Dimanche soir

20 octobre 2014

À la lumière d’un lampadaire jaune sépia, ils se croisent sur le trottoir d’une ville endormie. Tous les deux encombrés de sacs.

Il la regarde,
elle lui sourit.

Puis il vient vers elle et l’interpelle :

  • Pourriez-vous m’aider, s’il vous plaît ? Je dois me rendre à…
  • … Oui, répond-elle surprise.
  • Vous connaissez le quartier ?
  • Non, mais j’ai le GPS sur mon téléphone.
  • Je dois aller à la rue des Ti…

Comme il s’encouble avec les syllabes, il lui tend le papier sur lequel est inscrite l’adresse.

  • À la rue des Tilleuls 22, complète-t-elle le plus sérieusement du monde.
  • Rue des Till… Till… Tillll…., essaie-t-il sans parvenir à prononcer ce capricieux « eu » de la langue française

Il la regarde encore,
et rit ;
elle ne lui répond pas.

Elle ne lui répond pas parce qu’il la trouble. Elle s’accroche à son téléphone et s’empresse d’y entrer le nom de la rue. Les yeux rivés sur l’écran, elle analyse le plan. Il s’approche d’elle, et leurs avant-bras, par accident, se frôlent.
Dans la fulgurance de l’instant, elle frissonne.

Elle le renseigne, il lui sourit en italien. La remercie, là, tout près. Tout tout près. De sa main droite, si douce, si tendre, si masculine, si… , il lui saisit une joue et de ses lèvres si douces, si tendres, si masculines, si… , lui embrasse l’autre joue.
Et s’en va.

Elle frissonne encore… presqu’en italien.

Un bonbon

18 février 2014

Ruben, mon petit voisin de sept ans, a la fâcheuse tendance à me tendre les pires embûches, à commencer par les pétards sur ma terrasse et les boules de neige en pleine figure quand je sors de ma voiture.

Il a aujourd’hui la pupille malicieuse.

– Dis, tu veux des bonbons au coca? me demande-t-il en dessinant des huit sur le bitume avec ses baskets à roulettes.
– Je… C’est une farce ? T’as rempli ton paquet de neige ?
– Non, non, on les a achetés au kiosque. C’est super bon. Tiens !
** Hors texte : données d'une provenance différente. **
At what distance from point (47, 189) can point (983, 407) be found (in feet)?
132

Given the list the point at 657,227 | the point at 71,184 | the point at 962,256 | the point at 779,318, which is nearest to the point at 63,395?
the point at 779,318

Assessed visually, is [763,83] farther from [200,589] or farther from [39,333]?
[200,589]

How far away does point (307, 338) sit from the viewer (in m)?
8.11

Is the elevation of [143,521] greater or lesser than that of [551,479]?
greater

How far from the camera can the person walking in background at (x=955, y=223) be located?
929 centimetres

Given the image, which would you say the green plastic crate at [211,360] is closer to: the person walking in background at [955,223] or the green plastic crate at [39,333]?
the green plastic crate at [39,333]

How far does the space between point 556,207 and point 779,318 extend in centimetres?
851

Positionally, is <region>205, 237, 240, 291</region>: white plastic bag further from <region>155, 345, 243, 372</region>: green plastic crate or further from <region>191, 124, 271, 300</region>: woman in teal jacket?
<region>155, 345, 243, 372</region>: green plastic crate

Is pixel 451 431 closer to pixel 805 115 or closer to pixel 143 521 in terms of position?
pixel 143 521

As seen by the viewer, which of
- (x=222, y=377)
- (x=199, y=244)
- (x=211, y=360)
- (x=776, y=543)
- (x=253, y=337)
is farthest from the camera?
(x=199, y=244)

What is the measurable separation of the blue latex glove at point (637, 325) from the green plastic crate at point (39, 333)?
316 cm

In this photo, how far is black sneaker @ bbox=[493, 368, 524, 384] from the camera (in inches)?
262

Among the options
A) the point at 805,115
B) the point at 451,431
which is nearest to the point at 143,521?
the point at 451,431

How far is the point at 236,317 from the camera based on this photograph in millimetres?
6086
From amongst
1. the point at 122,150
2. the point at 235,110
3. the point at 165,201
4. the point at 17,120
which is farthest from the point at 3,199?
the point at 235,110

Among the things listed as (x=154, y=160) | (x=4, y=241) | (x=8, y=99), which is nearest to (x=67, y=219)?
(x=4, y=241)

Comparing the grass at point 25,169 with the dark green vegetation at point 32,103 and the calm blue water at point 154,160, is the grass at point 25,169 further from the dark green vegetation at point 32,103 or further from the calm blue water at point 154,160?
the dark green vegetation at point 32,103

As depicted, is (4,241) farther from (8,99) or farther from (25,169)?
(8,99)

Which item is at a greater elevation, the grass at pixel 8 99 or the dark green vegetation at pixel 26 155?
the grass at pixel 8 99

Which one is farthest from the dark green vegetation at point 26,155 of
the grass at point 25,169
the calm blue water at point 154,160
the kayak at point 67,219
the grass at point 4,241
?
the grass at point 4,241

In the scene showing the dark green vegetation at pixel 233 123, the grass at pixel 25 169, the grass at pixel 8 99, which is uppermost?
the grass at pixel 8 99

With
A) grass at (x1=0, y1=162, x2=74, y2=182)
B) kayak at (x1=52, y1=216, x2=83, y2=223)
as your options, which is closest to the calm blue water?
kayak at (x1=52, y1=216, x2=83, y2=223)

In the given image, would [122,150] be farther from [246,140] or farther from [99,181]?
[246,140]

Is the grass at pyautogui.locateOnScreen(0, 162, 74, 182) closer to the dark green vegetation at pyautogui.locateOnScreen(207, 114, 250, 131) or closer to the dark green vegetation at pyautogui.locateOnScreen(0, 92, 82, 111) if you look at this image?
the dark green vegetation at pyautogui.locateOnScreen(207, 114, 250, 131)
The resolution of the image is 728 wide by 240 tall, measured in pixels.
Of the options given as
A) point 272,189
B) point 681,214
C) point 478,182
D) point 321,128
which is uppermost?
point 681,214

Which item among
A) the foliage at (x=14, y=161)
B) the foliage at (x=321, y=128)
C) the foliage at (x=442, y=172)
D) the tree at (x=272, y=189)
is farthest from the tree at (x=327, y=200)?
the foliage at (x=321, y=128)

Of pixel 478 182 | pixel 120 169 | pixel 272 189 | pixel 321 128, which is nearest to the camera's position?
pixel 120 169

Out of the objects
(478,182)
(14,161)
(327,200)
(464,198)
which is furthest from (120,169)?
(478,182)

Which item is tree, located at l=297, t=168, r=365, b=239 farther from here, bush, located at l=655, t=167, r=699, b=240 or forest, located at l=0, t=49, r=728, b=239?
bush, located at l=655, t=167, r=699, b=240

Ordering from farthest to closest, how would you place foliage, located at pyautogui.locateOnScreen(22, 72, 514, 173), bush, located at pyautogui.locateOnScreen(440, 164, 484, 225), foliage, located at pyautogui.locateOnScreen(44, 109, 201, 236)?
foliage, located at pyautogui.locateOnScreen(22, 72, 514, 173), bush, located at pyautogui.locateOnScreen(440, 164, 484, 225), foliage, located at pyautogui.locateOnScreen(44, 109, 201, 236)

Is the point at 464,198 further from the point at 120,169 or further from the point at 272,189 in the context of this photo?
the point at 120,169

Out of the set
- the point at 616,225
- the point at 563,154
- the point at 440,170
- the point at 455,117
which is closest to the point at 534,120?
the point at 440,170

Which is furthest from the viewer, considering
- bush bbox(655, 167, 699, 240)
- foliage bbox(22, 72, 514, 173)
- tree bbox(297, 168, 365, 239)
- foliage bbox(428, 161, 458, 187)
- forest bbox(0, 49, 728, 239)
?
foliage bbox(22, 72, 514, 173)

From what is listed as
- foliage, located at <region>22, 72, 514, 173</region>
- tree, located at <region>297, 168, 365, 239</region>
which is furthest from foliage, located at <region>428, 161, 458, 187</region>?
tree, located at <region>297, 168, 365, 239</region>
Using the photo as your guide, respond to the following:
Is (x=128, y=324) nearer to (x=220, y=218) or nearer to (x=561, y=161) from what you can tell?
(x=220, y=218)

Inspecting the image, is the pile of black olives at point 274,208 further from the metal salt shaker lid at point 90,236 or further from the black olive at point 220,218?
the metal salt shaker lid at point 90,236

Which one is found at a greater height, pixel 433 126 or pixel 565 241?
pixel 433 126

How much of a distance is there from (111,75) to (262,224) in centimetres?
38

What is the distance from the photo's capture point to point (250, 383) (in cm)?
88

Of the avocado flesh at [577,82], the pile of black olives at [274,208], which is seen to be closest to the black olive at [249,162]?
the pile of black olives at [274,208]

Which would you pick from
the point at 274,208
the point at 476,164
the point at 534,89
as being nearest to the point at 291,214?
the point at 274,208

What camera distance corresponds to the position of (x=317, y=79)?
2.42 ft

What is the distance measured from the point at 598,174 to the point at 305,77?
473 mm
Et dans ma paume des sucreries en nombre. Roses et difformes. Que j’avale avec un plaisir aussi fou qu’improbable. Nos mâchoires empâtées et gourmandes s’orchestrent. Sourient. Sur le parking, devant la maison, un vrai moment de bonheur.

Ça sent le printemps…

… Le printemps où les filles oublient de craindre les garçons.

 

Pied de nez

8 décembre 2013

L’heure de partir. Déjà.

Le temps a ce quelque chose de capricieux et d’insolent : il donne l’illusion de filer à une allure inversement proportionnelle à l’intérêt qu’on lui porte.

Les chaises s’éloignent de la table et font grincer le parquet. Sur la nappe tachée, des petites cuillères et des tasses à café éparpillées, un cendrier bondé, des cadavres de bière. Les couples invités enfilent leur veste, secouent leur poignet et regardent leur montre, enroulent leur écharpe à leur cou, entrechoquent leurs joues en distribuant des bonne-fin-de-soirée-à-bientôt-c’était-sympa.

Ce mouvement de départ et ce brouhaha, à eux deux, leur font perdre en vigilance. Ils se retrouvent tout à coup côté à côte, contraints à cet échange de bises qu’impose la bienséance, si absurde soit-il. Et entre deux bises, par accident, leurs nez se frôlent. Douce collision. D’à peine une seconde.

Bête et brève et insolente seconde puisque rien ne dure jamais plus qu’un bref instant.

La professionnelle

3 septembre 2013

Désirs qui frémissent et glissent sur l’eau calme du lac.

Mains fébriles.
Délicates, innocentes.
Qui crépitent sur la peau des corps allongés, fondus dans la nuit.
Qui effleurent, caressent.

« On voit que t’es une professionnelle, toi ! », murmure le garçon.

La fille stupéfaite gênée outrée inquiète se redresse sur son fessier, panique, interroge : « Tu penses que… que je… je… Euh, je crois qu’on s’est mal compris. Tu insinues que je suis une… une professionnelle ? Une… prostituée, donc ? »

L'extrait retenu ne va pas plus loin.